## About this exercise
Without any of the pictures, set down the data below exactly.

## Data extract
++++++
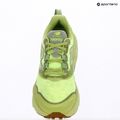 Scarpe da running da donna New Balance Fresh Foam X Hierro V9 afterglow/mosaic green 12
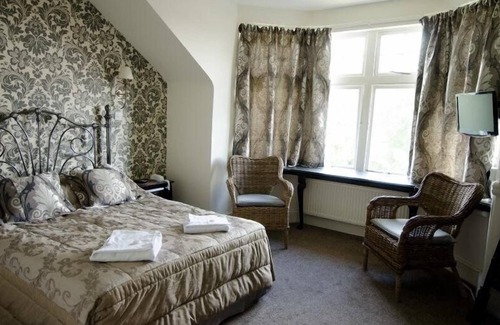 Penarth Hotel | Glendale hotel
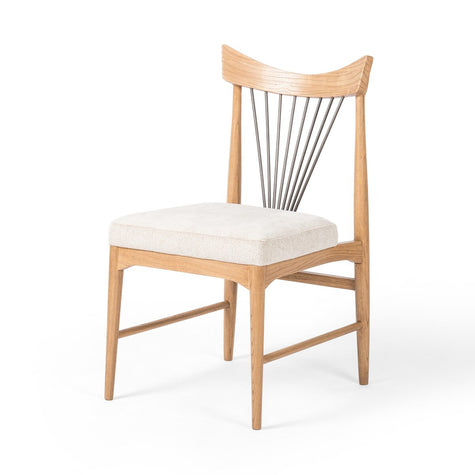 Four Hands Solene Dining Chair EOL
++++++
## Answer for this exercise
 Scarpe da running da donna New Balance Fresh Foam X Hierro V9 afterglow/mosaic green 12
 Penarth Hotel | Glendale hotel
 Four Hands Solene Dining Chair EOL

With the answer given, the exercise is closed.